The neuromodulator melatonin synchronizes circadian rhythms and related physiological functions via actions at two G protein-coupled receptors: MT1 and MT2.
Circadian release of high nighttime levels of melatonin from the pineal gland activates melatonin receptors in the suprachiasmatic nucleus of the hypothalamus, synchronizing physiology and behavior to the light-dark cycle (1-4). The two receptors are established drug targets for aligning circadian phase in disorders of sleep (5,6) and depression (7,1-4,8,9). Despite their importance, few if any in vivo active MT1 selective ligands have been reported (2,8,10-12), hampering both the understanding of circadian biology and the development of targeted therapeutics.
Here we docked over 150 million virtual molecules against an MT1 crystal structure, prioritizing structural fit and chemical novelty. Thirty-eight high-ranking molecules were synthesized and tested, revealing ligands in the 470 pM to 6 μM range.

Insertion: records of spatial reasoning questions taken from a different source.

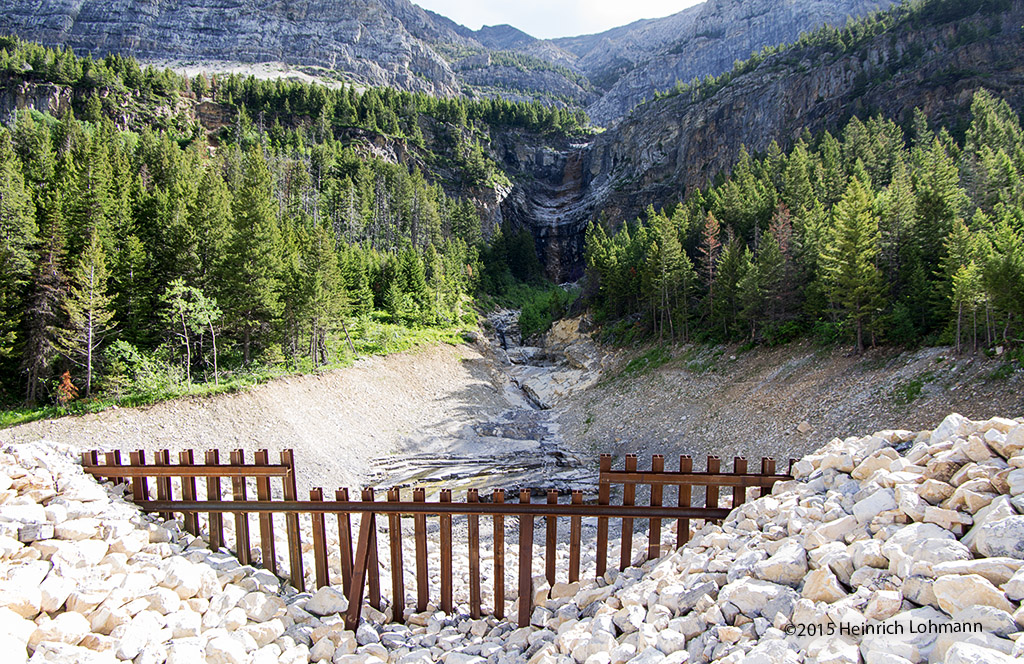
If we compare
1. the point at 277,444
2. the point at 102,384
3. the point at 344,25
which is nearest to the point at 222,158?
the point at 102,384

Structure-based optimization led to two selective MT1 inverse agonists, topologically unrelated to previously explored chemotypes, that were tested in mouse models of circadian behavior. Unexpectedly, the MT1-selective inverse agonists advanced the phase of the mouse circadian clock by 1.3-1.5 hrs when given at subjective dusk, an agonist-like effect eliminated in MT1- but not in MT2-knockout mice. This study illustrates opportunities for modulating melatonin receptor biology via MT1-selective ligands, and for the discovery of new, in vivo-active chemotypes from structure-based screens of diverse, ultra-large libraries.